О Кэндзабуро Оэ сказано и написано много. Это не удивительно, ибо его творчество и сама жизнь дали достаточно пищи для исследователей и литературных критиков. Мне посчастливилось встречаться с ним. Тогда, в середине 80-х годов он был уже известен, но мировое признание было ещё впереди.
Нельзя сказать, чтобы японские литераторы были слишком избалованы вниманием Комитета по Нобелевским премиям. За всю историю его существования только два гражданина Страны восходящего солнца были удостоены этой награды. В 1958 году её получил классик японской литературы Ясунари Кавабата, а спустя 26 лет, в 1994 году − Кэндзабуро Оэ (В 2017 г. лауреатом стал Кадзуо Исигуро, японец по происхождению, но он был гражданином Великобритании). Мотивируя свой выбор, члены Нобелевского комитета отметили, «что Оэ с поэтической силой сотворил воображаемый мир, в котором реальность и миф, объединяясь, представляют тревожную картину сегодняшних человеческих невзгод». Формулировка, хотя и изложена в довольно витиеватой форме, но выделяет главное − К.Оэ в своём творчестве создал «тревожную картину человеческих невзгод». И это абсолютно верно!

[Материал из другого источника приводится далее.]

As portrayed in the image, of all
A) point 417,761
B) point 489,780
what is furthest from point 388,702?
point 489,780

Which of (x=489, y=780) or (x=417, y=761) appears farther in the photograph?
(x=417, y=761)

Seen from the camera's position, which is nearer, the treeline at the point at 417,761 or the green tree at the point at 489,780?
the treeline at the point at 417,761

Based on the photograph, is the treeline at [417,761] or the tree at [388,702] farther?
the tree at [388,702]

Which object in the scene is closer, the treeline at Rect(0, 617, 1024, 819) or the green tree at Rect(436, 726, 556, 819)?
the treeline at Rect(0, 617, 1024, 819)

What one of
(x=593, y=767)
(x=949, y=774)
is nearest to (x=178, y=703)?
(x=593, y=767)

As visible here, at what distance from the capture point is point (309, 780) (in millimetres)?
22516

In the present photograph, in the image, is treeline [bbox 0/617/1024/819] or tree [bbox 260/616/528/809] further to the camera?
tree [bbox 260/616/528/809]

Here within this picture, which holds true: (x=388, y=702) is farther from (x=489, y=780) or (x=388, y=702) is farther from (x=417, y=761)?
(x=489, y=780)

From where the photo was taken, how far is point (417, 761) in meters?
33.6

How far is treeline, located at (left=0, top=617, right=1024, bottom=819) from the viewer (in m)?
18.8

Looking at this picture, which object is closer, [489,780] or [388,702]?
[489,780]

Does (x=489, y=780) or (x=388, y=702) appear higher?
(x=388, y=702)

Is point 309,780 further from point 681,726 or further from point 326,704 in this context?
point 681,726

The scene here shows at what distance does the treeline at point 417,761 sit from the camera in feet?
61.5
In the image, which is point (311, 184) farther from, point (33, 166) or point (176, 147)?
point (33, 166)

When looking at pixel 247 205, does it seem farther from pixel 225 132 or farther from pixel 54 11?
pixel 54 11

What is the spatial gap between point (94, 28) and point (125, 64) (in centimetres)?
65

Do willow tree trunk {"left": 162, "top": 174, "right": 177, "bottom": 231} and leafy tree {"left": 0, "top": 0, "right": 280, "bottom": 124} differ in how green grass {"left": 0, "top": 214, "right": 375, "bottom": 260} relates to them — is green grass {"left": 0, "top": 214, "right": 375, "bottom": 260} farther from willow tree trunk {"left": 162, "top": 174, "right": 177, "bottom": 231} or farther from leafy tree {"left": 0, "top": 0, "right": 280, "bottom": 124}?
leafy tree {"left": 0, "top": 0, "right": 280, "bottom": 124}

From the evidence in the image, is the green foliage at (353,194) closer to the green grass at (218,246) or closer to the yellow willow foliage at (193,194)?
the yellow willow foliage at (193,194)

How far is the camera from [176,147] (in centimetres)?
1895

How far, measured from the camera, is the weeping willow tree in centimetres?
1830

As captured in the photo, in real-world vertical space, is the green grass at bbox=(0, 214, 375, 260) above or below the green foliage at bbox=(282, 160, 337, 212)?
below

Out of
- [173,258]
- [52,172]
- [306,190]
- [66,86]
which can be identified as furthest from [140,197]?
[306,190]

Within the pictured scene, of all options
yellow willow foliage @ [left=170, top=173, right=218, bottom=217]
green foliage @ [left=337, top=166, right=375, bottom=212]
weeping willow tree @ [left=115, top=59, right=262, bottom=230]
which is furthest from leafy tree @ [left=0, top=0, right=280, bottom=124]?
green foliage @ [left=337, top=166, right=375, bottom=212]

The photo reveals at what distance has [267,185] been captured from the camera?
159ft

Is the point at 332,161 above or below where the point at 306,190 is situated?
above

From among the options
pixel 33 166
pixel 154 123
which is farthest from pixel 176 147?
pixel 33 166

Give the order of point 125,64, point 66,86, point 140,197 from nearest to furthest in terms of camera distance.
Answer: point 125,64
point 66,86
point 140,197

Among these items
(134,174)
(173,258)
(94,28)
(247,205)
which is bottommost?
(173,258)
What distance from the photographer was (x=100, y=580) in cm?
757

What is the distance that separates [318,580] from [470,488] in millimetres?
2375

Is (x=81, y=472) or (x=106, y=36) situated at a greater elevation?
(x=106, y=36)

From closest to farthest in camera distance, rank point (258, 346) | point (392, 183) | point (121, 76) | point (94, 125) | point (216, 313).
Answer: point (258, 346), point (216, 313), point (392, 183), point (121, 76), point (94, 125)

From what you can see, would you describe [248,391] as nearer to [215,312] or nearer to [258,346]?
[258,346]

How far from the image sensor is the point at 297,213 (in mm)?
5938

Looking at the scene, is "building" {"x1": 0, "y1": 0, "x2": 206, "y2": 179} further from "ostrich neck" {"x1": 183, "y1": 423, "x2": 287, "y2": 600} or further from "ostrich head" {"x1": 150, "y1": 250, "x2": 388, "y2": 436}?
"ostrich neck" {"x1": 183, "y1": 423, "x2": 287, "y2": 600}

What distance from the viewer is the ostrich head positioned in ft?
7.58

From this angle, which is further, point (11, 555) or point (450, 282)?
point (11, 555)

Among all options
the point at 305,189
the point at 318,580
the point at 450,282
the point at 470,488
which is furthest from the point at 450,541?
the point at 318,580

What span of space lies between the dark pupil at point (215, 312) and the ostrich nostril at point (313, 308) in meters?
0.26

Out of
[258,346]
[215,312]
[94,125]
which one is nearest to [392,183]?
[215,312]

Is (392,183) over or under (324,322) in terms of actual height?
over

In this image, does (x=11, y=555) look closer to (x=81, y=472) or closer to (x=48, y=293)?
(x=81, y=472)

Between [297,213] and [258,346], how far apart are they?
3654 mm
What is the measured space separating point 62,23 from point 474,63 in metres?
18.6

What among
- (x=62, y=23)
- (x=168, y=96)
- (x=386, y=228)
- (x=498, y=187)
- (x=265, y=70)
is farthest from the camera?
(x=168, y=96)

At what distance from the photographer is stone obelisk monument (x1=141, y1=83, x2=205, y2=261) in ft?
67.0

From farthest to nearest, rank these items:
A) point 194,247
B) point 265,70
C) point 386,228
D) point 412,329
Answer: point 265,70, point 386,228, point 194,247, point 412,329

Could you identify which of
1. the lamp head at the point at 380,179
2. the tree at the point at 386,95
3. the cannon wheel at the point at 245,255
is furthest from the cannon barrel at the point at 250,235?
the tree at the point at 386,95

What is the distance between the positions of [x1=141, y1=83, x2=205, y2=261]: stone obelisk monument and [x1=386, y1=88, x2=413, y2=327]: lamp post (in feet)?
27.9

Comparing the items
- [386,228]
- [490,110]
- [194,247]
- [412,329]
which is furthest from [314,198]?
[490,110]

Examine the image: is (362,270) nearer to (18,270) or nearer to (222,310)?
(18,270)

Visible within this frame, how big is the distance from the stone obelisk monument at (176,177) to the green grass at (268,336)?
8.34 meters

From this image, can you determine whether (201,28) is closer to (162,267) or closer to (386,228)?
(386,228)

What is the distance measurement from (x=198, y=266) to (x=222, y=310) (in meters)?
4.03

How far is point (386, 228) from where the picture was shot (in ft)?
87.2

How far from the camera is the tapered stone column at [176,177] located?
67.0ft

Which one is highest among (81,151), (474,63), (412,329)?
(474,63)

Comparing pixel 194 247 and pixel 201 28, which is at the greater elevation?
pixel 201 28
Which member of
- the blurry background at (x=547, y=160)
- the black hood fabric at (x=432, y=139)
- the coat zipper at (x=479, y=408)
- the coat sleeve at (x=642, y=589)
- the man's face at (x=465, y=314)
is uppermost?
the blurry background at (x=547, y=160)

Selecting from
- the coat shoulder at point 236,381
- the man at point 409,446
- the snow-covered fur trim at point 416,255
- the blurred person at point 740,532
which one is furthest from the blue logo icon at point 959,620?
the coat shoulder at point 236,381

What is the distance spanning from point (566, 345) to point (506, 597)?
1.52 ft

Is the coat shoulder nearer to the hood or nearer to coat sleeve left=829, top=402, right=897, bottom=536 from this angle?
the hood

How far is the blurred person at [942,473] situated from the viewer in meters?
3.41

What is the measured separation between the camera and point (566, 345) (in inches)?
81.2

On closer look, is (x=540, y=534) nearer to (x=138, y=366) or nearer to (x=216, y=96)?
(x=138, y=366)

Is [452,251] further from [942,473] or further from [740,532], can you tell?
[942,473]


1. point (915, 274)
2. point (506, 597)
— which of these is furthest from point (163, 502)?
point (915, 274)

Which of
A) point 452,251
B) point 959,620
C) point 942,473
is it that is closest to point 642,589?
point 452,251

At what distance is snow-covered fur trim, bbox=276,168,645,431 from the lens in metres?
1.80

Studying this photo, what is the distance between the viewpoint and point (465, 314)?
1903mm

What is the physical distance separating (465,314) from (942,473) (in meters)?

Бывало, что высшую в мире литературную премию присуждали весьма спорным фигурам. Но данная кандидатура отвечала всем высоким эталонам Нобелевского комитета и получила всеобщее одобрение… Ничего удивительного в этом не было. Почти шестьдесят произведений К. Оэ переведено на десятки языков мира. Большую известность получили его романы «Футбол 1860 года», «Объяли меня воды души моей», «Игры современников», многие повести, рассказы и эссе. С творчеством писателя хорошо знакомы и наши читатели, поскольку его произведения издавались неоднократно и на русском языке.
Свою первую литературную награду он получил в 23 года и с тех пор собрал, пожалуй, полную коллекцию всех имеющихся в Японии литературных премий. Решение шведских мэтров лишь подтвердило международное признание писателя. Сам он считает, что японская литература заслуженно завоевала эту награду, хотя имя лауреата могло бы быть и иным. По его мнению, этой премии был не менее достоин и Кобо Абэ (1924-1993), автор знаменитой «Женщины в песках» и других замечательных произведений.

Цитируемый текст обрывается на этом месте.